La crise s'accentue en Grèce

En Grèce, la majeure partie du secteur bancaire a été « consolidée » au cours de l'année dernière grâce à des fusions-acquisitions, pour former 4 quatre banques « systémiques » qui ont été recapitalisées à hauteur de 50 milliards d'euros par voie de renflouement externe. On apprend maintenant que le secteur bancaire grec détient encore 65 milliards d'euros de prêts non productifs, selon le quotidien Greek Reporter ! Ceci correspond à 29% des prêts totaux, soit quatre fois plus que la moyenne de la zone euro en 2012.

Le fond d'investissement américain Black Rock effectue actuellement une étude pour le compte du gouvernement grec, sur l'état des actifs détenus par les banques du pays. Une fois complétée, on peut s'attendre à ce qu'une division des quatre mégabanques soit initiée, avec la création, toujours sous l'œil bienveillant de la Troïka, de « bad » et de « good banks ».

Ici encore, il est clair que les banques grecques auront besoin, comme les banques irlandaises, d'un nouveau renflouement, même si rien ne nous permet pour l'instant d'affirmer qu'il sera interne. Nous savons toutefois que les autorités de la Troïka auront bien du mail à faire avaler aux peuples européens une nouvelle vague de renflouements externes, directement financés par le contribuable.

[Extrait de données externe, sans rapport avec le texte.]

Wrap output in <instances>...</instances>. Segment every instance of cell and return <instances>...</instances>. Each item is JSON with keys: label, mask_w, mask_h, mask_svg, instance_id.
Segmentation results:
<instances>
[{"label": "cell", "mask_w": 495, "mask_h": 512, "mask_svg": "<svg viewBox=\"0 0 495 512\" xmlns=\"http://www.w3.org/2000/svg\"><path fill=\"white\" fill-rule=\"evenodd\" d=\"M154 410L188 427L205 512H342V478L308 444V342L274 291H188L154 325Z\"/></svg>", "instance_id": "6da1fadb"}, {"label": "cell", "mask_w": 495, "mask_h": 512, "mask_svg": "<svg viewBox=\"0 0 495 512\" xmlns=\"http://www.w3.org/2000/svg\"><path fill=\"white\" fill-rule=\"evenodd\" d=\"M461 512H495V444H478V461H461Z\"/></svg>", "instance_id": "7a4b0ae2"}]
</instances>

Bien sûr, avec une nouvelle loi du type Glass-Steagall, il serait possible, une fois les banques d'affaires séparées des banques commerciales, de ne faire payer que les actionnaires et les créditeurs des premières sans toucher aux dépôts rassemblés dans les deuxièmes ; une solution toutefois rejetée d'emblée par les autorités européennes, et qui ne laisse plus, au final, que la solution du renflouement interne tel que défini par les nouvelles lois de résolution bancaire en voie d'adoption dans toute l'Europe.

Entre temps, le gouvernement grec a décidé de prendre les devants en tentant de neutraliser toute opposition prévisible à cette politique, qui sera accompagnée de mesures d'austérité encore plus brutales. D'où la déclaration du Premier ministre Samaras cherchant à mettre dans le même sac le principal parti d'opposition Syriza et le parti d'extrême droite Aube dorée.

Samaras a affirmé lors d'une conférence au Peterson Institute à Washington le 2 octobre qu'il entendait, après avoir démantelé l'Aube dorée, s'occuper de « l'autre extrême » (Syriza, assimilé par lui à la gauche la plus extrême) opposée à la présence de la Grèce au sein de la zone euro et de l'OTAN.

Ainsi, une fois démembré Syriza, il ne resterait qu'à trouver un autre prétexte pour en finir avec l'autre partie de l'opposition légitime à la Troïka, le parti des Grecs indépendants qui, bien que classé à droite et disposant de 33 députés à la chambre, a été complètement ignoré par la presse européenne au cours de l'élection de 2012, au profit de l'Aube dorée (18 députés).

Rappelons que la coalition au pouvoir, le parti Démocratie nouvelle (sic) du Premier ministre Samaras et le Pasok (les socialistes, qui ont piloté l'entrée de la Grèce dans la zone euro) avaient de justesse gagné l'élection de 2012 sur Syriza et les Grec indépendants, avec un maigre 32,1% des voix.

Note :

[1] A l'opposé du bail-out (renflouement externe avec l'argent public), le bail-in implique le renflouement d'une institution financière en difficulté avec les moyens internes, c'est-à-dire les actionnaires, les détenteurs d'obligations ainsi que les créanciers non-garantis, c'est-à-dire les dépôts dépassant les 100 000 euros. Voir notre vidéo Résolution bancaire : quand le vol devient légal.